I am being asked to verify that every rational number can be represented by two different continued fractions.

I have started by taking any rational number, say $\alpha \in \mathbb{Q}$, and what I need to show is that we can have it expressed as two continued fractions:

\begin{equation}
\alpha = [a_0; a_1, a_2, \ldots, a_n] = [b_0; b_1, b_2, \ldots, b_m]
\end{equation}

(Where not all $a_i = b_i$ for all $i \in \mathbb{N}$).
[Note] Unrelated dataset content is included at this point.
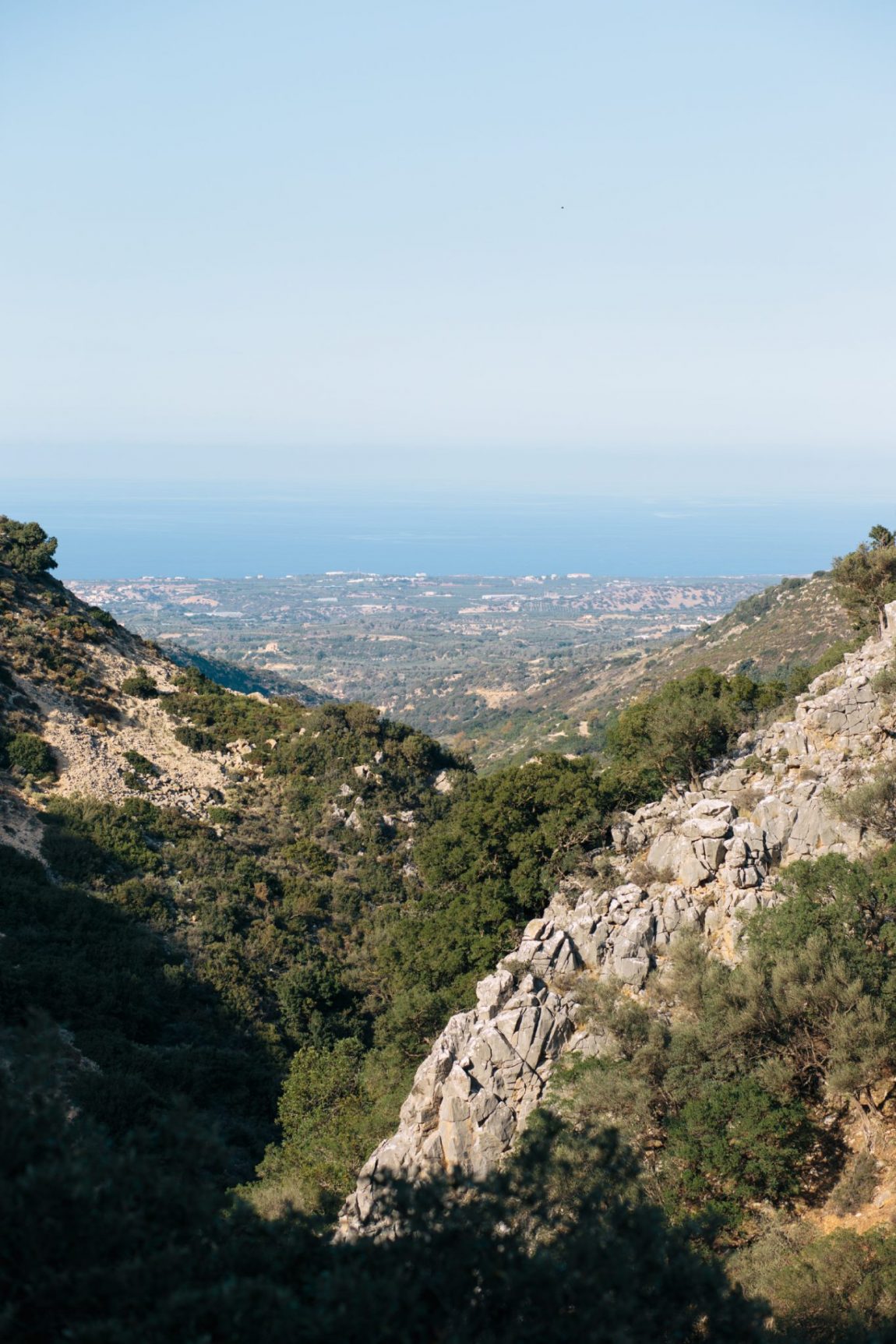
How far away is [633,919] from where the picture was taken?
1717 cm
I have verified the trivial case where if $\alpha = k \in \mathbb{Z}$, then we can always express it as:

\begin{equation}
\alpha = [k-1; 1] = [k]
\end{equation}

If $\alpha =\frac{p}{q} \in \mathbb{Q}$ where $p$ and $q$ are coprime integers, my intuition is that we could say:
\begin{equation}
\alpha = [a_0; a_1, a_2 \ldots]
\end{equation}
using the usual continued fraction algorithm, and then:
\begin{equation}
\alpha = [-1; [c_0; c_1, c_2, \ldots c_p]]
\end{equation}
Where $[c_0; c_1, c_2, \ldots, c_p] = \frac{1}{\alpha +1}$. If anyone has any thoughts it would be greatly appreciated!

Best Answer

If you have a sequence $[a_0,a_1,\cdots,a_n]$

you can replace it with

$$[a_0,a_1,\cdots,a_n-1,1]$$ in the case $a_n>1$ and with $$[a_0,a_1,\cdots,a_{n-1}+1]$$ in the case $a_n=1$. So we always have two different representations. Note that the first entry need not be positive.

For irrational numbers, the expansion is always unique.